Open borongyuan opened 6 months ago
It is sure it depends what the end goal is. From robotics point of view, one major issue with OctoMap is not really the update step, but that on loop closure detection (when the map's graph is optimized), we need to re-generate the whole OctoMap from scratch. I tried some TSDF approaches in the past (open_chisel that was originally created for Google Tango and cpu_tsdf), but get always stuck on this question: "How to update efficiently online the 3D reconstruction to match the new optimized graph after a loop closure?". Because of that question, these 3D reconstructions approaches are mostly used only offline with RTAB-Map (options available when doing File->Export Clouds...). If with OpenVDB the re-generation is fast (e.g., faster than OctoMap), that could be indeed useful to integrate. Note that if we would want only to use a 3D reconstruction in localization mode (knowing that we won't update the global map), that may be indeed useful for 3D route planning indoor (e.g., for drone). Approaches derived from Elastic Fusion may have some answers to question above, it had some results for deforming a TSDF after loop closure detection, but not sure if it scales well (and it requires quite good computer/GPU to run).
Thanks for the link to STVL, very interesting to get a speed boost on the default costmap voxel layer.
For example, returning to a visited location from the opposite direction has always been a problem for appearance-based loop closure detection.
Yes, it is. New approaches like SuperGlue can match two images looking at same thing but from very different point of views. However, it could be interesting to also see some photo-realistic 3D reconstruction in which we could simulate an image (combination of multiple images of the area taken from different point of views than the current position of the robot) to compare with actual point of view of the robot. NERF volumes can be very realistic, assuming the robot knows where it is in the environment, it could localize by generating an image from the model at that position. While I see great potential for robot localization, I don't see yet how to use NERF online in SLAM mode.
How to update efficiently online the 3D reconstruction to match the new optimized graph after a loop closure?
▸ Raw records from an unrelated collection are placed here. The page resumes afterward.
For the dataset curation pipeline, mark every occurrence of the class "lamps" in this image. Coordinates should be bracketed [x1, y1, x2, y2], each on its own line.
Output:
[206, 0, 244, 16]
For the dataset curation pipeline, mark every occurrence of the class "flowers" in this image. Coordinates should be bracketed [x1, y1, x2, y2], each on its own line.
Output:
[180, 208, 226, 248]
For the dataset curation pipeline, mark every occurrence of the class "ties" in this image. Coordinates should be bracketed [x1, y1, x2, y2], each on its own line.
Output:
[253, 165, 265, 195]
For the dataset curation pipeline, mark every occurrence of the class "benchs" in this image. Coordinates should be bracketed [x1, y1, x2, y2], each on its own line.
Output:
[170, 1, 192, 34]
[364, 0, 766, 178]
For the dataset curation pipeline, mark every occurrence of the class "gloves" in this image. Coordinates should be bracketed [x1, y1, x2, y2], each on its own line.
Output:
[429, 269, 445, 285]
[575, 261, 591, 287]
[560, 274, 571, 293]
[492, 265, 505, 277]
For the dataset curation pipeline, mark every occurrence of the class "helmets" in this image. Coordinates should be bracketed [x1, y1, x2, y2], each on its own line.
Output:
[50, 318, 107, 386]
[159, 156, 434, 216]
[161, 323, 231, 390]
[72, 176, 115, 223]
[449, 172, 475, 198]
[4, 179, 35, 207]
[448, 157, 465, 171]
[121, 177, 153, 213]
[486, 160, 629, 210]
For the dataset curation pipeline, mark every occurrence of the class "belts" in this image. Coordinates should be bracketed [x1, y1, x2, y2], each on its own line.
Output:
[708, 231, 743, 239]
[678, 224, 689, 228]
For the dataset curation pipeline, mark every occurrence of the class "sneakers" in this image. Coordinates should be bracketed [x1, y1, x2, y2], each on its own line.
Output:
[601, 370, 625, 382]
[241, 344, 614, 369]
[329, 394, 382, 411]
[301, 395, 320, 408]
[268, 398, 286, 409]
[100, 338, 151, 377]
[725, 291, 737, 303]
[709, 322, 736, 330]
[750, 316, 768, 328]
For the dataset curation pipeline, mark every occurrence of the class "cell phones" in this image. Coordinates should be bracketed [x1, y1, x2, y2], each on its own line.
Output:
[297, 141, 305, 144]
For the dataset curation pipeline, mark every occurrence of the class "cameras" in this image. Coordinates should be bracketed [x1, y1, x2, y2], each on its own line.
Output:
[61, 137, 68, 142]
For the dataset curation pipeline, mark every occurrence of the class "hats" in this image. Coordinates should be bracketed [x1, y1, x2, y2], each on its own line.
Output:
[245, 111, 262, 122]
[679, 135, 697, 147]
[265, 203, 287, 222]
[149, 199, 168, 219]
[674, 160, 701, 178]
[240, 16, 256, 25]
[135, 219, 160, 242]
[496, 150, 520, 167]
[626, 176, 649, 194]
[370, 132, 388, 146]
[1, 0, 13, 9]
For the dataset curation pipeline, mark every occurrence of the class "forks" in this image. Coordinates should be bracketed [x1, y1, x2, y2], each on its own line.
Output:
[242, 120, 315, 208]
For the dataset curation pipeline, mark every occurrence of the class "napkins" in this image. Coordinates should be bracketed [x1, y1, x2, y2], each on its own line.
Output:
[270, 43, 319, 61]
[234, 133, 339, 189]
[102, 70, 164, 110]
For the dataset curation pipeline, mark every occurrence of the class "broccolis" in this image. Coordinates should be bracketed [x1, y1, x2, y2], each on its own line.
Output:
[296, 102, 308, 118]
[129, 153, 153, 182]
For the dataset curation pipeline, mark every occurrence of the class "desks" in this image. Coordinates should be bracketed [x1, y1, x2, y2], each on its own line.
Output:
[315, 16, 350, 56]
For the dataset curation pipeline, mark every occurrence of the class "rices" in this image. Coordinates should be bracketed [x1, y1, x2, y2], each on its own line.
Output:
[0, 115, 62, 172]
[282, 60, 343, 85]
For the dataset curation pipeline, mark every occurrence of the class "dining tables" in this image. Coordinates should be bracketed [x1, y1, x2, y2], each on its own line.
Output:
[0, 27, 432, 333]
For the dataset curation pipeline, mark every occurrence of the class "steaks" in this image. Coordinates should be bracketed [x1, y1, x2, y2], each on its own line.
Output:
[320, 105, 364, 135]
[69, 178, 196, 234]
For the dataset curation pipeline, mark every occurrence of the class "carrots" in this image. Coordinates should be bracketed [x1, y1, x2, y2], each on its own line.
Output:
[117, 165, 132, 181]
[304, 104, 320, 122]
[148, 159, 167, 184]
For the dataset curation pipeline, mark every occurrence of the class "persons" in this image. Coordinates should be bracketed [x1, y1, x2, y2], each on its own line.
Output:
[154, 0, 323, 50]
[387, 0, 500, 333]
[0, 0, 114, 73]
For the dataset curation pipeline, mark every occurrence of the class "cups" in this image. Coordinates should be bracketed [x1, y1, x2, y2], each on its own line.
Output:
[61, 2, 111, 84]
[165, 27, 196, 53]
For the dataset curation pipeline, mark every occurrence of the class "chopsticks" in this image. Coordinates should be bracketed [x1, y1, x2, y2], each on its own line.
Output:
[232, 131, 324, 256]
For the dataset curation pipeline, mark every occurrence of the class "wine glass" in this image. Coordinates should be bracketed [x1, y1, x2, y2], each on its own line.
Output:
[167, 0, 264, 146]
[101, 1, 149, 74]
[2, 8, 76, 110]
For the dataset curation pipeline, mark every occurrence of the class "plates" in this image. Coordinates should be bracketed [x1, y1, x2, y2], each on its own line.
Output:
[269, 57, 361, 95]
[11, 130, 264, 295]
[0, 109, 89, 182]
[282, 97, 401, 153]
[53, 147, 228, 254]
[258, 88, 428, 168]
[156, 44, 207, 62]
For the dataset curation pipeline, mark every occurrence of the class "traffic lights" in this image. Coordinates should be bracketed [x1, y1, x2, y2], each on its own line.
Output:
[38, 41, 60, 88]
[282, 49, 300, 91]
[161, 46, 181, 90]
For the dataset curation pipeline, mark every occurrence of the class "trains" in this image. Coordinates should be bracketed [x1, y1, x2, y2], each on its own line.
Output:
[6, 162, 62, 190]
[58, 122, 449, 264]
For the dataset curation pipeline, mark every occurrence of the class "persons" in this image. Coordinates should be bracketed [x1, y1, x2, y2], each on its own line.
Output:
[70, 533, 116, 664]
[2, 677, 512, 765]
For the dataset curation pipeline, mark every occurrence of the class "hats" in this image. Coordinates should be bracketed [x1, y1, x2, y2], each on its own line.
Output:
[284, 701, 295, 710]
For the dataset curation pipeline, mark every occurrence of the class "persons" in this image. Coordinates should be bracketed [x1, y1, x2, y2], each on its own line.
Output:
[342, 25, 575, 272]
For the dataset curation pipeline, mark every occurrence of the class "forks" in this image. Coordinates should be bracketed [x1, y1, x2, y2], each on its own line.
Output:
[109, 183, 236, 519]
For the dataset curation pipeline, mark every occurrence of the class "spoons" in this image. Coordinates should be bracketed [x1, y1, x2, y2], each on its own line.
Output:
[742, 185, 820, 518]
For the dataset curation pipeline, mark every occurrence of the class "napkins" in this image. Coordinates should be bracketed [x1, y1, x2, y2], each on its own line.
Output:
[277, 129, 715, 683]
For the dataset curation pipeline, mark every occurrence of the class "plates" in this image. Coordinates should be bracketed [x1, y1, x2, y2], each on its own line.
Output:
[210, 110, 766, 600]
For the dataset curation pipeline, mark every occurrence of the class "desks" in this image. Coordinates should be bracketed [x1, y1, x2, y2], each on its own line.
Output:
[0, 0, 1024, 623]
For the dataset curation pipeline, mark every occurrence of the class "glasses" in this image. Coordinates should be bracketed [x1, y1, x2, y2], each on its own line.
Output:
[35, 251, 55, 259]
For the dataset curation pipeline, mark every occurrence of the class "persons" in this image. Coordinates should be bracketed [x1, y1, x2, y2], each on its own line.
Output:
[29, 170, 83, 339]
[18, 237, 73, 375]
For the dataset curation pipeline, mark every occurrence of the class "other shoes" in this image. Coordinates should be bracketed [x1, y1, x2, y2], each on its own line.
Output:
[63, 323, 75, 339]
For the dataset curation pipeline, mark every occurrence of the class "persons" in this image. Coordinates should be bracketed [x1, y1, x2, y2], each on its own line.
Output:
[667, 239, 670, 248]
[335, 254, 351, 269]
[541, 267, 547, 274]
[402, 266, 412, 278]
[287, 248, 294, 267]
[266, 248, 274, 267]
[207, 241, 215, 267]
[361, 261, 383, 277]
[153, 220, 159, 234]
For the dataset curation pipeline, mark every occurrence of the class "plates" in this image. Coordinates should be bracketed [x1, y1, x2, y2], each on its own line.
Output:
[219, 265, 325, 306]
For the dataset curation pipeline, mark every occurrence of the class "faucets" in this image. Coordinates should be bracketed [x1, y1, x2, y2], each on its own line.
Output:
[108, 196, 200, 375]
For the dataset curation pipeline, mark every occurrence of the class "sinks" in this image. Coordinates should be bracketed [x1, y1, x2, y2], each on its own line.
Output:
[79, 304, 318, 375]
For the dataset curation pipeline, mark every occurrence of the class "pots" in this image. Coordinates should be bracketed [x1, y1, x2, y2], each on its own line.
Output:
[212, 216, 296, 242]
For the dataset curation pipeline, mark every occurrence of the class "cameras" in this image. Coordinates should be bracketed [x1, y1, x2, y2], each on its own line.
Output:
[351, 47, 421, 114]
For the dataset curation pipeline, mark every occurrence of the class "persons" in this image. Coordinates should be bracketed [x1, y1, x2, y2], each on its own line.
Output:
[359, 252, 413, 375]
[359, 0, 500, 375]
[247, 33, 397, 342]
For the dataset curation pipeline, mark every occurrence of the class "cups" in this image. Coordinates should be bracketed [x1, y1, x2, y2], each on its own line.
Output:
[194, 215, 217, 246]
This is also something I have been thinking about. OpenVDB is often used for simulating and rendering sparse volumetric data such as water, fire, smoke and clouds. So it can certainly be used for fast re-generation. But VDBFusion can't do it yet. Its current API only allows adding data. But I am not familiar enough with OpenVDB yet, so integrating VDBFusion first is a good starting point. We’ll see how to improve it later. What I know about OpenVDB is that it is suitable for processing data that is globally sparse and locally dense. It happens that SLAM data has such characteristics.
Another question I have been thinking about is what kind of representation is more suitable for SLAM maps? Different types of environment representations seem to be needed for map visualization, robot navigation, and human-robot interaction. Is it possible to design a universal intermediate representation that can be quickly converted to other types? When I was working on local/global descriptors, I realized that these models actually provided sparse image embedding (only for keypoints). So it naturally occurred to me that we need to try dense image embedding (for every pixels) next. Perhaps SAM is a foundation model worth trying. This seems to imply a path towards semantic SLAM. In the past, people have been focusing on labelized semantics. However, labels have semantic granularity issues and bring ambiguity. Labels cannot describe objects, parts, and subparts well. At the embedding level, there will be no such problem. Moreover, fusion can be performed on multi-frame embeddings. That’s why I now feel that semantic SLAM and 3D reconstruction should be considered together. I hope to build an intermediate representation that can contain information such as color, shape, semantics, etc., and can be updated incrementally. Now many models have Encoder-Decoder structure. A lightweight decoder can convert the intermediate representation into the required output format. So I'm going to try to change it to Encoder->SLAM/Fusion->Decoder.
Hi, I previously considered adding NeRF or 3DGS for 3D reconstruction. But the data they generate seems less suitable for robotic applications. Although they might be useful in other ways. For example, returning to a visited location from the opposite direction has always been a problem for appearance-based loop closure detection. But if we can get a good rendering from the opposite perspective, we might be able to handle this situation. Theoretically there is now an existing way to use data from RTAB-Map for NeRF or 3DGS, but I haven't had time to try it yet.
RTAB-Map -> AliceVision -> COLMAP -> NeRF/3DGS
Now I am more interested to try solutions based on OpenVDB first, such as VDBFusion. Because its data structure is indeed more suitable for handling very large scenes required by SLAM. It's superior to OctoMap, but lacks attention in the robotics field. Currently known robot tools using OpenVDB include Spatio-Temporal Voxel Layer developed by Steve Macenski, and mapit (a project with the same name as one of your apps). When using STVL before, I was really impressed by its high performance. I took a quick look at the VDBFusion code and the API doesn't look complicated. They also contributed some patches to OpenVDB, but all involve the Python wrapper part. If we only need the C++ API, we can try to use OpenVDB distributed by Ubuntu directly.